◆ Quoted passage:
◇ ◇ ◇ ◇

We're going to read in a WAV, put in a Short-Time Fourier Transform (STFT), and then regenerate the time-series data using an Inverse STFT (ISTFT), only adding some extra spacing.

For the STFT, we'll turn to the wondrous place that is StackExchange, and check out user Basj's code [9]...

def basj_stft(x, fftsize=2048, overlap=4):   
    hop = fftsize / overlap
    w = scipy.hanning(fftsize+1)[:-1]      # better reconstruction with this trick +1)[:-1]  
    return np.array([np.fft.rfft(w*x[i:i+fftsize]) for i in range(0, len(x)-fftsize, hop)])

def basj_istft(X, overlap=4):   
    fftsize=(X.shape[1]-1)*2
    hop = fftsize / overlap
    w = scipy.hanning(fftsize+1)[:-1]
    x = scipy.zeros(X.shape[0]*hop)
    wsum = scipy.zeros(X.shape[0]*hop) 
    for n,i in enumerate(range(0, len(x)-fftsize, hop)): 
        x[i:i+fftsize] += scipy.real(np.fft.irfft(X[n])) * w   # overlap-add
        wsum[i:i+fftsize] += w ** 2.
    pos = np.where( wsum != 0 )
    x[pos] /= wsum[pos]
    return x

Ok, so all we'll do now is modify the Inverse Short Time Fourier Transform (ISTFT) so that spaces out it resynthesis frames in time...

def my_istft(X, scale_t, overlap=4):   
    fftsize=(X.shape[1]-1)*2
    hop = int( fftsize / overlap * scale_t )
    w = scipy.hanning(fftsize+1)[:-1]
    x = scipy.zeros(X.shape[0]*hop)
    wsum = scipy.zeros( int( X.shape[0]*hop*scale_t) )
    for n,i in enumerate(range(0, len(x)-fftsize, hop)): 
        x[i:i+fftsize] += scipy.real(np.fft.irfft(X[n])) * w   # overlap-add
        wsum[i:i+fftsize] += w ** 2.
    pos = np.where( wsum != 0 )
    x[pos] /= wsum[pos]
    return x

With all that said, here's our first time-stretching code, and believe me it sounds TERRIBLE...

#!/usr/bin/env python
# vocoder.py: Scale an input waveform by amounts in time & frequency (independently)

import sys
import scipy.io.wavfile as wavfile
import scipy.signal as signal
import scipy
import numpy as np
import pylab as pl
import math

# stft and istft code take from user Basj's post at http://stackoverflow.com/a/20409020
def basj_stft(x, fftsize=2048, overlap=4):   
    hop = fftsize / overlap
    w = scipy.hanning(fftsize+1)[:-1]      # better reconstruction with this trick +1)[:-1]  
    return np.array([np.fft.rfft(w*x[i:i+fftsize]) for i in range(0, len(x)-fftsize, hop)])

◇ ◇ ◇ ◇

◆ The tasks:
a – Summarize the time-stretching walkthrough in two sentences.
b – Supply what comes next in the time-stretching walkthrough, starting after its final line.
The data after this point is not needed for any of this work.

◆ Provided material:
◇ ◇ ◇ ◇

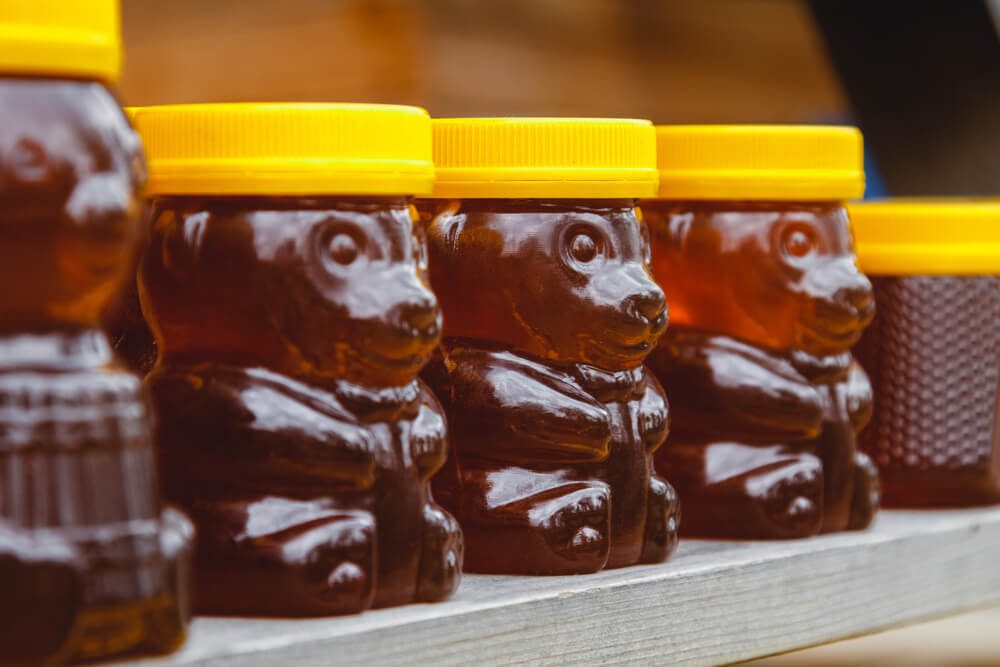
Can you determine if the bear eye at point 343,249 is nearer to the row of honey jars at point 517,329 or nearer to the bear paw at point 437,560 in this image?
the row of honey jars at point 517,329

◇ ◇ ◇ ◇

◆ Answers provided:
a – The time-stretching walkthrough reads in a WAV, applies a Short-Time Fourier Transform taken from user Basj's StackExchange code, and regenerates the time-series data with an inverse STFT that adds extra spacing. It changes the inverse transform so that its resynthesis frames are spaced out in time, and then starts a first time-stretching script that the writer admits sounds terrible.

b –
def basj_istft(X, overlap=4):   
    fftsize=(X.shape[1]-1)*2
    hop = fftsize / overlap
    w = scipy.hanning(fftsize+1)[:-1]
    x = scipy.zeros(X.shape[0]*hop)
    wsum = scipy.zeros(X.shape[0]*hop) 
    for n,i in enumerate(range(0, len(x)-fftsize, hop)): 
        x[i:i+fftsize] += scipy.real(np.fft.irfft(X[n])) * w   # overlap-add
        wsum[i:i+fftsize] += w ** 2.
    pos = np.where( wsum != 0 )
    x[pos] /= wsum[pos]
    return x


def my_istft(X, scale_t, overlap=4):   
    fftsize=(X.shape[1]-1)*2
    hop = int( fftsize / overlap * scale_t )
    w = scipy.hanning(fftsize+1)[:-1]
    x = scipy.zeros(X.shape[0]*hop)
    wsum = scipy.zeros( int( X.shape[0]*hop*scale_t) )
    for n,i in enumerate(range(0, len(x)-fftsize, hop)): 
        x[i:i+fftsize] += scipy.real(np.fft.irfft(X[n])) * w   # overlap-add
        wsum[i:i+fftsize] += w ** 2.
    pos = np.where( wsum != 0 )
    x[pos] /= wsum[pos]
    return x


#----------- parse command line arguments and read wav file into memory -----
if len(sys.argv) < 4:
    sys.exit('Usage: %s <wav_filename> <time_scaling> <freq_scaling>' % sys.argv[0])
wav_filename = sys.argv[1]
scale_t = np.float( sys.argv[2] )
scale_f = np.float( sys.argv[3] )

print "reading file ",wav_filename,"..."
samplerate, data = wavfile.read(wav_filename)
if (len(data.shape) > 1):    # take left channel of stereo track
    data = data[:,0]

#convert integer data to floats, and scale by max val
sig = 1.0*data
maxval = np.amax(sig)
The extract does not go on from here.